En tout, la Corée du Nord aurait tiré près de 200 obus sur l'ile de Yeonpyeong. Un affront qui s’inscrit dans la stratégie de Pyongyang de pérenniser son régime et de négocier en position de force avec Washington.
Pour Séoul, l’heure de la riposte a sonné. Les présidents Barack Obama et Lee Myung-Bak ont convenu de
« relever le niveau de préparation » et de tenir des manoeuvres militaires conjointes dans
« les jours prochains », a annoncé la Maison Blanche.
L’échange de tirs intervient alors que l'envoyé spécial américain, Stephen Bosworth, chargé du dossier du nucléaire nord-coréen auprès d’Hillary Clinton, est actuellement en tournée en Asie. Il a notamment rencontré les dirigeants japonais et sud-coréens et est arrivé mardi en Chine.
Dans le même temps, un universitaire américain a confirmé, le 20 novembre dernier, que la Corée du Nord disposait d’une nouvelle filière nucléaire: l’enrichissement de l’uranium.

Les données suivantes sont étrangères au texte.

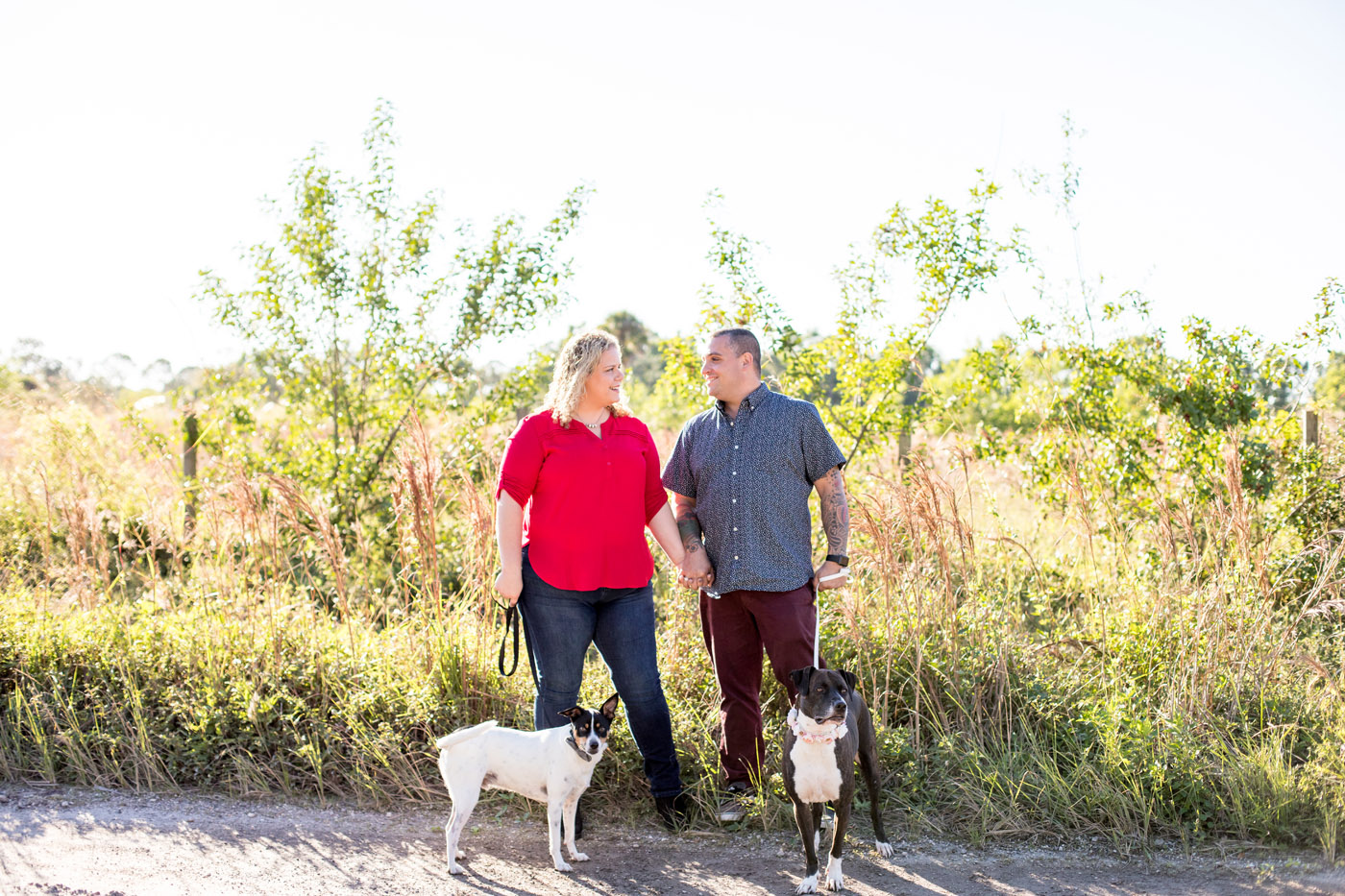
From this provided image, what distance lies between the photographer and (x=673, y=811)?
152 inches

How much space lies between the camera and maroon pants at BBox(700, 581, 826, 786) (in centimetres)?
368

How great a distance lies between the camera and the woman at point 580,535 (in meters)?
3.58

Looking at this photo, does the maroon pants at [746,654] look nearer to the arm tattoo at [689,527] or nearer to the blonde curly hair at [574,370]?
the arm tattoo at [689,527]

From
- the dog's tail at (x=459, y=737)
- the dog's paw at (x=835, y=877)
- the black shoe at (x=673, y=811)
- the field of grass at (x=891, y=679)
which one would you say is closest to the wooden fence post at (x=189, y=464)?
the field of grass at (x=891, y=679)

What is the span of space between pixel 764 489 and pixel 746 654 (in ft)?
2.23

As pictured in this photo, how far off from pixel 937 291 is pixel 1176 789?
335 cm

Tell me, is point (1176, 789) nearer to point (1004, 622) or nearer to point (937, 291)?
point (1004, 622)

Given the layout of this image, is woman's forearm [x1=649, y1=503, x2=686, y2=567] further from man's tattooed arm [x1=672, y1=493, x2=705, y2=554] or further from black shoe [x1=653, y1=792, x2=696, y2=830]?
black shoe [x1=653, y1=792, x2=696, y2=830]

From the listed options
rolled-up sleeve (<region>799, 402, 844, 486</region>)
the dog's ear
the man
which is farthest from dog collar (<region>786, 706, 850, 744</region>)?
rolled-up sleeve (<region>799, 402, 844, 486</region>)

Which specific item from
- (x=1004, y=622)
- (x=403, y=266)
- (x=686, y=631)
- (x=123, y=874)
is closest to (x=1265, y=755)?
(x=1004, y=622)

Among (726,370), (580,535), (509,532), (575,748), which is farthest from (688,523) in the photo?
(575,748)

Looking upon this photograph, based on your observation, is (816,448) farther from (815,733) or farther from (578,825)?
(578,825)

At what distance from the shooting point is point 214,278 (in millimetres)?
6855

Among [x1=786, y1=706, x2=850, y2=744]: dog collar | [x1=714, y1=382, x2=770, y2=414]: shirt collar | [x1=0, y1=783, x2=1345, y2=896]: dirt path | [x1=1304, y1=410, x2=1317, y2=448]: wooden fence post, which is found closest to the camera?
[x1=786, y1=706, x2=850, y2=744]: dog collar
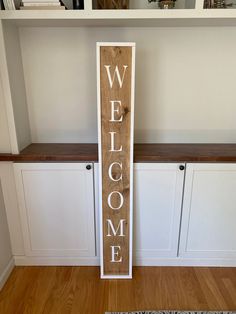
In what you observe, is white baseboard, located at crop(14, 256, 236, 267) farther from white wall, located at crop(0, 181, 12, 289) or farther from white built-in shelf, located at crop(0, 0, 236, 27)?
white built-in shelf, located at crop(0, 0, 236, 27)

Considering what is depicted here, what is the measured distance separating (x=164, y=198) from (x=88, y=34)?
4.29ft

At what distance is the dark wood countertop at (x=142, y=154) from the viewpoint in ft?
5.31

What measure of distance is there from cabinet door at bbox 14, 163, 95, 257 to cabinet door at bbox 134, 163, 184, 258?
34 cm

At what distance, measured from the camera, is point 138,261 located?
1888 mm

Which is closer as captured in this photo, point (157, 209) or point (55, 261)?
point (157, 209)

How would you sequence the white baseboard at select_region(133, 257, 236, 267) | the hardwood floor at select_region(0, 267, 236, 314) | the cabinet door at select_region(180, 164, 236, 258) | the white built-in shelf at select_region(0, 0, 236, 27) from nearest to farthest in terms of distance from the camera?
the white built-in shelf at select_region(0, 0, 236, 27) → the hardwood floor at select_region(0, 267, 236, 314) → the cabinet door at select_region(180, 164, 236, 258) → the white baseboard at select_region(133, 257, 236, 267)

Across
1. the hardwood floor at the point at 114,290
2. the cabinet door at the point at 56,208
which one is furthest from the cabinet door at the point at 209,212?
the cabinet door at the point at 56,208

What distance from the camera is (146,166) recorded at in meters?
1.65

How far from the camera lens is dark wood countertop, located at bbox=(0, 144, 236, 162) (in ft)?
5.31

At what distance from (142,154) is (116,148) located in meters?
0.21

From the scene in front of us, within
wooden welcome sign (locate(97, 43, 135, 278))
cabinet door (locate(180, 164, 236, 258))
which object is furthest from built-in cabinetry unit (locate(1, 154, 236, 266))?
wooden welcome sign (locate(97, 43, 135, 278))

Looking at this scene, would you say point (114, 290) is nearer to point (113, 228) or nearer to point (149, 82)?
point (113, 228)

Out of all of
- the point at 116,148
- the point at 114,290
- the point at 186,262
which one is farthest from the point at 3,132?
the point at 186,262

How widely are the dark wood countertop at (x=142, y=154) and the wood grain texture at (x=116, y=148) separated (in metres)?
0.13
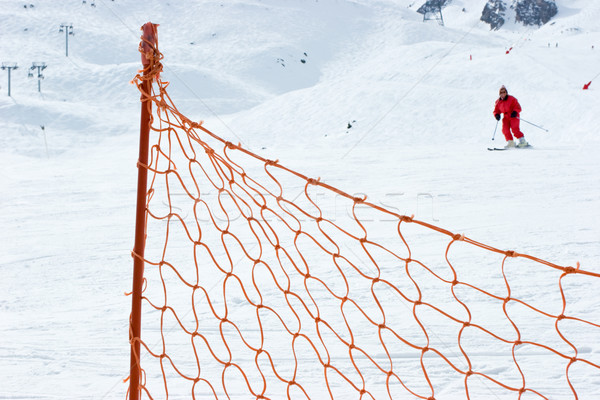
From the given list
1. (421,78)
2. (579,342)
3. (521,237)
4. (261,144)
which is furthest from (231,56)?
(579,342)

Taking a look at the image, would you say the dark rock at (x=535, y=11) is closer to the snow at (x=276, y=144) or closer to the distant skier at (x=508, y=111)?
the snow at (x=276, y=144)

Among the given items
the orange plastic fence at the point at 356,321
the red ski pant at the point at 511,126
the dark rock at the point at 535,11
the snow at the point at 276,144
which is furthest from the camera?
the dark rock at the point at 535,11

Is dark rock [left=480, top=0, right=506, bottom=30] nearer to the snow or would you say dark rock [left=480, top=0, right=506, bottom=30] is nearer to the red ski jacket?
the snow

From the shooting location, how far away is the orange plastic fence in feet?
8.93

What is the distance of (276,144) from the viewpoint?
1478 centimetres

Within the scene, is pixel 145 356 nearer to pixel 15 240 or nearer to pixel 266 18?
pixel 15 240

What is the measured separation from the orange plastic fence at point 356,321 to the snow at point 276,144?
55 millimetres

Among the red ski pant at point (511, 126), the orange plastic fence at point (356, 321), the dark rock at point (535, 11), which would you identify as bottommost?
the orange plastic fence at point (356, 321)

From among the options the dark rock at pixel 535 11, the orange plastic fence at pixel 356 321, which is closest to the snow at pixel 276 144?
the orange plastic fence at pixel 356 321

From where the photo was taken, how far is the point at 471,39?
36.5 meters

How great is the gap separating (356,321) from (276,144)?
11.2 m

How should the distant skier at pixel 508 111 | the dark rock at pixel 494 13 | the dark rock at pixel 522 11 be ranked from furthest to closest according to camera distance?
the dark rock at pixel 494 13, the dark rock at pixel 522 11, the distant skier at pixel 508 111

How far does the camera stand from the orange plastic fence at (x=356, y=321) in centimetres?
272

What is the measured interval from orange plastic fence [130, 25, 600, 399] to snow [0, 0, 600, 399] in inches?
2.2
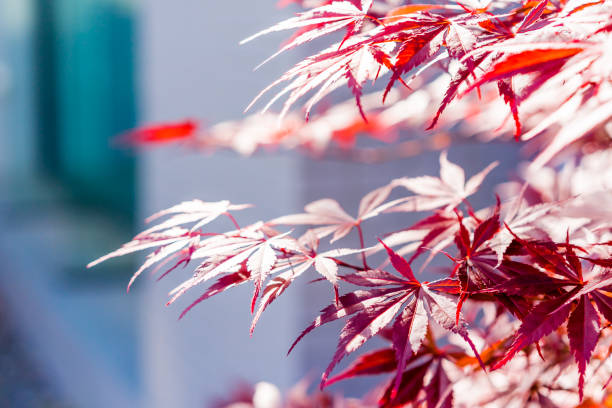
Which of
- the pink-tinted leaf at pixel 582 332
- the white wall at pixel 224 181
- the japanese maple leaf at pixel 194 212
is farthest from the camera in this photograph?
the white wall at pixel 224 181

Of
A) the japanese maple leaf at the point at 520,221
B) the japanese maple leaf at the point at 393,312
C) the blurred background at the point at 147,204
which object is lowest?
the blurred background at the point at 147,204

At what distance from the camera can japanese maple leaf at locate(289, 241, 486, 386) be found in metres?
0.38

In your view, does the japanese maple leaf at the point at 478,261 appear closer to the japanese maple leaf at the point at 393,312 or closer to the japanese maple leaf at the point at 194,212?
the japanese maple leaf at the point at 393,312

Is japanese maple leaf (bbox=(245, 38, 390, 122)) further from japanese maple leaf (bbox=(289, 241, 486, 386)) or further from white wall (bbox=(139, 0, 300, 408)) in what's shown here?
white wall (bbox=(139, 0, 300, 408))

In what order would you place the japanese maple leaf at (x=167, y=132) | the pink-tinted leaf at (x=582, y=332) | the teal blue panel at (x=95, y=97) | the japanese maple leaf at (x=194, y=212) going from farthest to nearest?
the teal blue panel at (x=95, y=97), the japanese maple leaf at (x=167, y=132), the japanese maple leaf at (x=194, y=212), the pink-tinted leaf at (x=582, y=332)

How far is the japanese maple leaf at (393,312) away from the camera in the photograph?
1.23ft

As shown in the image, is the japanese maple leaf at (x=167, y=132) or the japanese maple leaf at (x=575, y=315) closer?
the japanese maple leaf at (x=575, y=315)

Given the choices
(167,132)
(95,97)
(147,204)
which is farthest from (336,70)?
(95,97)

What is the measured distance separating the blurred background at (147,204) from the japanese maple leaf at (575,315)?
153 centimetres

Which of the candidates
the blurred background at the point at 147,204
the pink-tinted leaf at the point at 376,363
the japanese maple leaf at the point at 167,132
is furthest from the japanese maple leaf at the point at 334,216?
the blurred background at the point at 147,204

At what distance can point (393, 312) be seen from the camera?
39cm

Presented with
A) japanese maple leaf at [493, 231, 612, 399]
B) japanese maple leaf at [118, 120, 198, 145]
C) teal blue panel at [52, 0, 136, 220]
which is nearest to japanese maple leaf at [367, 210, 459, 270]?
japanese maple leaf at [493, 231, 612, 399]

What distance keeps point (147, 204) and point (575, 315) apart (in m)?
2.04

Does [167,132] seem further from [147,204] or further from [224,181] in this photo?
[147,204]
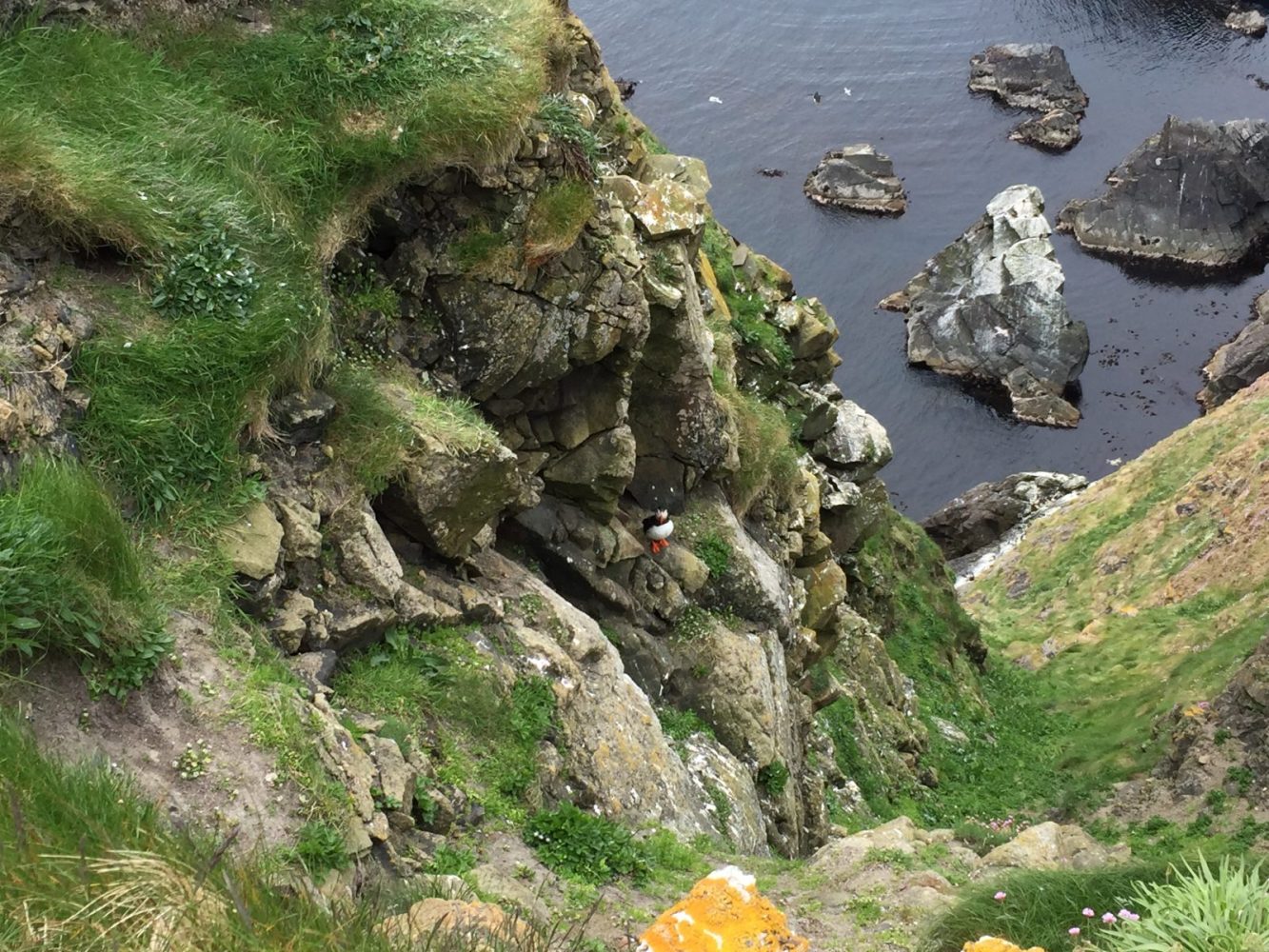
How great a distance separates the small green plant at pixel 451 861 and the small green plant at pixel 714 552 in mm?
10626

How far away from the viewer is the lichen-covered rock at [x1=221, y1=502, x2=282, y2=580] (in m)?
10.5

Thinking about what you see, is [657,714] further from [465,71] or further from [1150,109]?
[1150,109]

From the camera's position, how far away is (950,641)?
126 feet

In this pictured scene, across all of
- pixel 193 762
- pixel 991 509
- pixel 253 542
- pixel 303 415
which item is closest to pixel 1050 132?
pixel 991 509

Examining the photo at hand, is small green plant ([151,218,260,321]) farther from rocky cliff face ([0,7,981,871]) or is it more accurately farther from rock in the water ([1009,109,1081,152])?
rock in the water ([1009,109,1081,152])

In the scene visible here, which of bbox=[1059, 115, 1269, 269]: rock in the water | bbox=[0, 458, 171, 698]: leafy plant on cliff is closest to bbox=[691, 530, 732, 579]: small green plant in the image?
bbox=[0, 458, 171, 698]: leafy plant on cliff

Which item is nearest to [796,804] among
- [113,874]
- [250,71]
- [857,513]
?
[857,513]

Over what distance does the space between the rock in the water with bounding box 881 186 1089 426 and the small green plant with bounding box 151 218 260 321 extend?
65.3 metres

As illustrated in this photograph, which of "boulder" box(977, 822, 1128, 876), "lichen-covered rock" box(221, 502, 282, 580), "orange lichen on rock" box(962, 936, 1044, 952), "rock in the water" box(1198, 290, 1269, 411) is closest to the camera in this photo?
"orange lichen on rock" box(962, 936, 1044, 952)

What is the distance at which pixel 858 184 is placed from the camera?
259 feet

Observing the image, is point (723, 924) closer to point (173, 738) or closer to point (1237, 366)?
point (173, 738)

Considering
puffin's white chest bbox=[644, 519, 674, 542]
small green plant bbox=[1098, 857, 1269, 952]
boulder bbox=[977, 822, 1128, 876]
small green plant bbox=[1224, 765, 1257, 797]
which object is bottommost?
small green plant bbox=[1224, 765, 1257, 797]

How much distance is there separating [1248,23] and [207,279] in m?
110

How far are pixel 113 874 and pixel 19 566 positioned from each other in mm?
3402
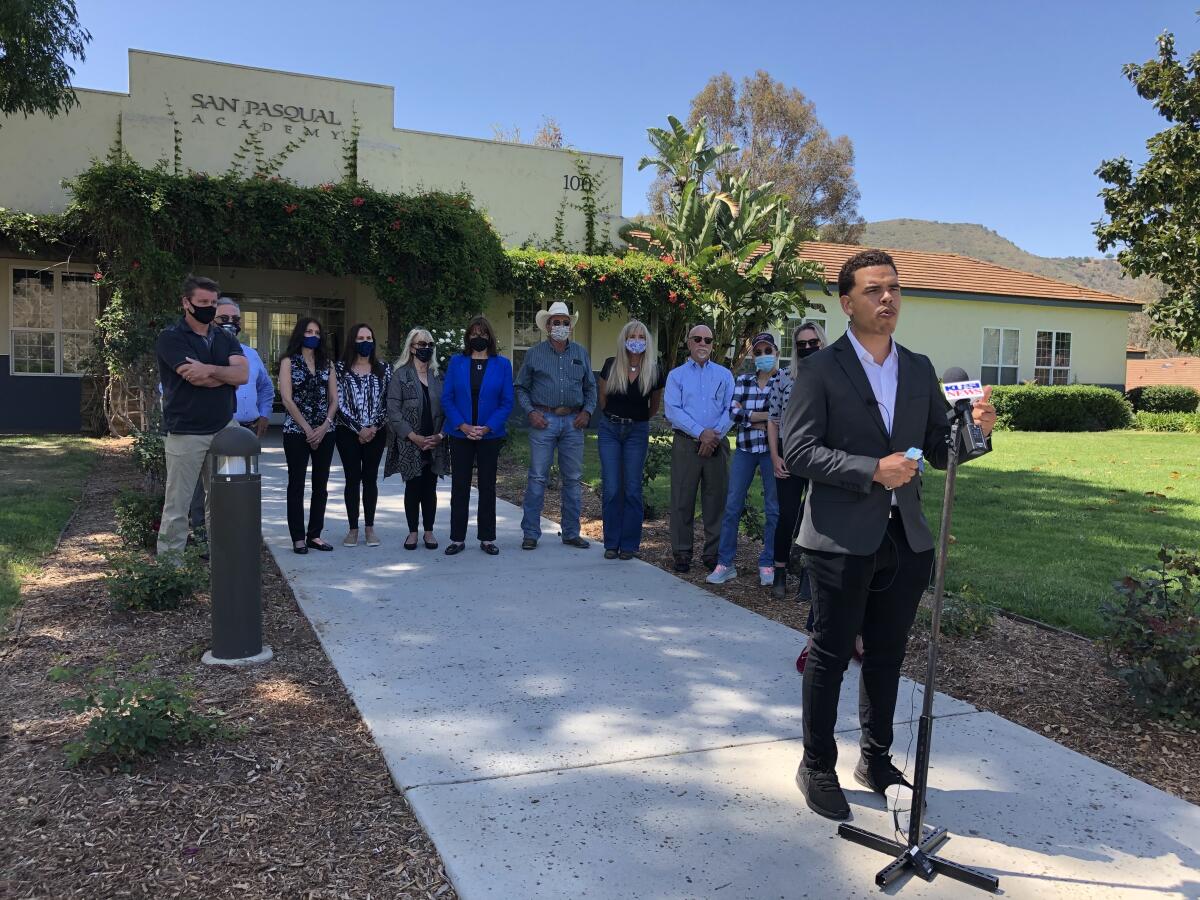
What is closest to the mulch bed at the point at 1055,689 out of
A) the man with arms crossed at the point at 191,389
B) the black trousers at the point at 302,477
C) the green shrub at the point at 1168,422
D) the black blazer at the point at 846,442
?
the black blazer at the point at 846,442

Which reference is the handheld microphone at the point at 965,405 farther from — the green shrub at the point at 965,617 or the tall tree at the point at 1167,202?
the tall tree at the point at 1167,202

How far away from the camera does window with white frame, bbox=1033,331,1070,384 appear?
29047 millimetres

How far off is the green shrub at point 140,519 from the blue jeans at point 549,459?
2975 millimetres

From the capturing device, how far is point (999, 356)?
28.5m

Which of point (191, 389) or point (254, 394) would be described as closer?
point (191, 389)

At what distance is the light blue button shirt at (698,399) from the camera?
710 cm

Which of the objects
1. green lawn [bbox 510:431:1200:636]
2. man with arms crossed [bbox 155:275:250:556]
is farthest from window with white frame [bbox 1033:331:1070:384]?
man with arms crossed [bbox 155:275:250:556]

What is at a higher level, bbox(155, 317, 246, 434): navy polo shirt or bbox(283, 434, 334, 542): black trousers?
bbox(155, 317, 246, 434): navy polo shirt

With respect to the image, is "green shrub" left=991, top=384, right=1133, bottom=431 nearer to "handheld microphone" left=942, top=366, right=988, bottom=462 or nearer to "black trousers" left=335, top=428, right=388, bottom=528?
"black trousers" left=335, top=428, right=388, bottom=528

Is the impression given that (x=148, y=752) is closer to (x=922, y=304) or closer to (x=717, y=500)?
(x=717, y=500)

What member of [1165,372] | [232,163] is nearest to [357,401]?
[232,163]

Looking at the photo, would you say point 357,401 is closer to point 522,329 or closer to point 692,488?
point 692,488

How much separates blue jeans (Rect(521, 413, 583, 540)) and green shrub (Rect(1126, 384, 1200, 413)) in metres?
27.5

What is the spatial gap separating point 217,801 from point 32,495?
784 cm
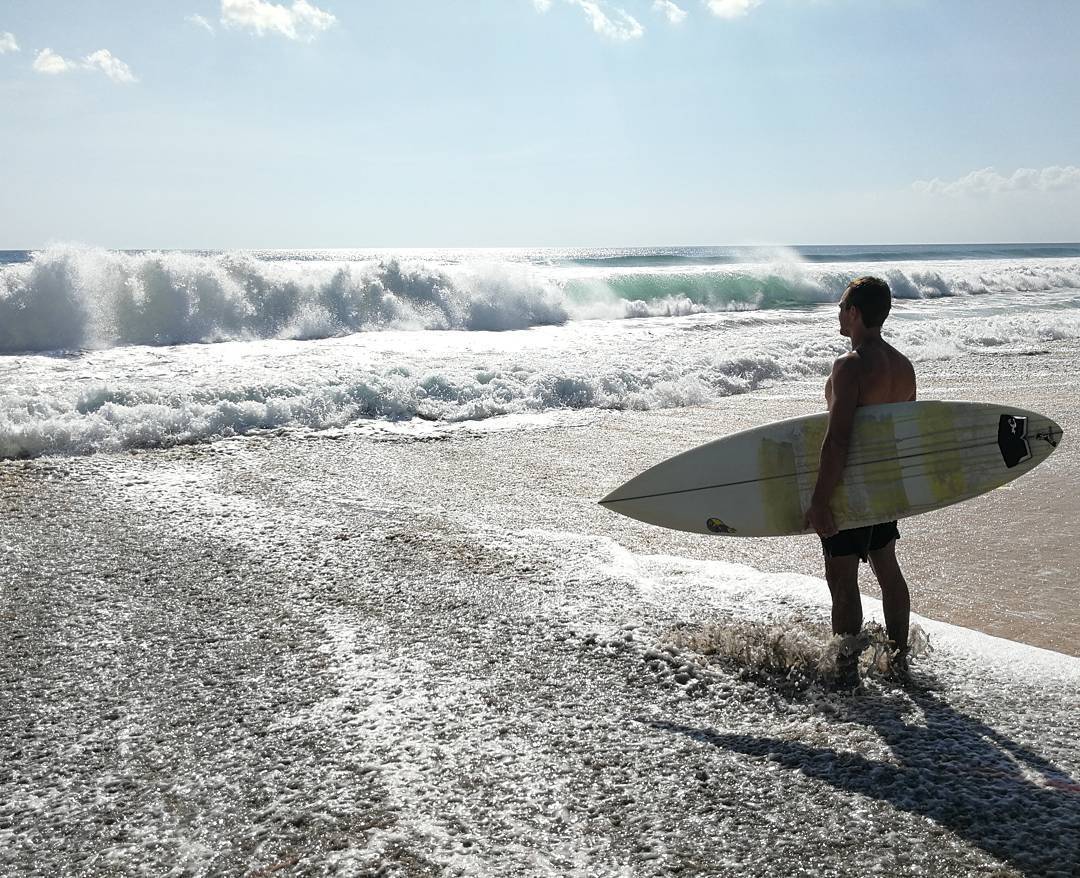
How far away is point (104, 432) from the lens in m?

Siegfried Hecker, de l’université de Stanford, qui visitait, la semaine dernière, ces installations situées
dans le complexe atomique de Yongbyon, à une centaine de kilomètres au nord de Pyongyang a déclaré avoir été
«stupéfait» par le caractère ultramoderne des installations («
comparables aux équipements américains»), et avoir vu «
des centaines et des centaines» de centrifugeuses (2000, selon Pyongyang, moitié moins selon les experts américains).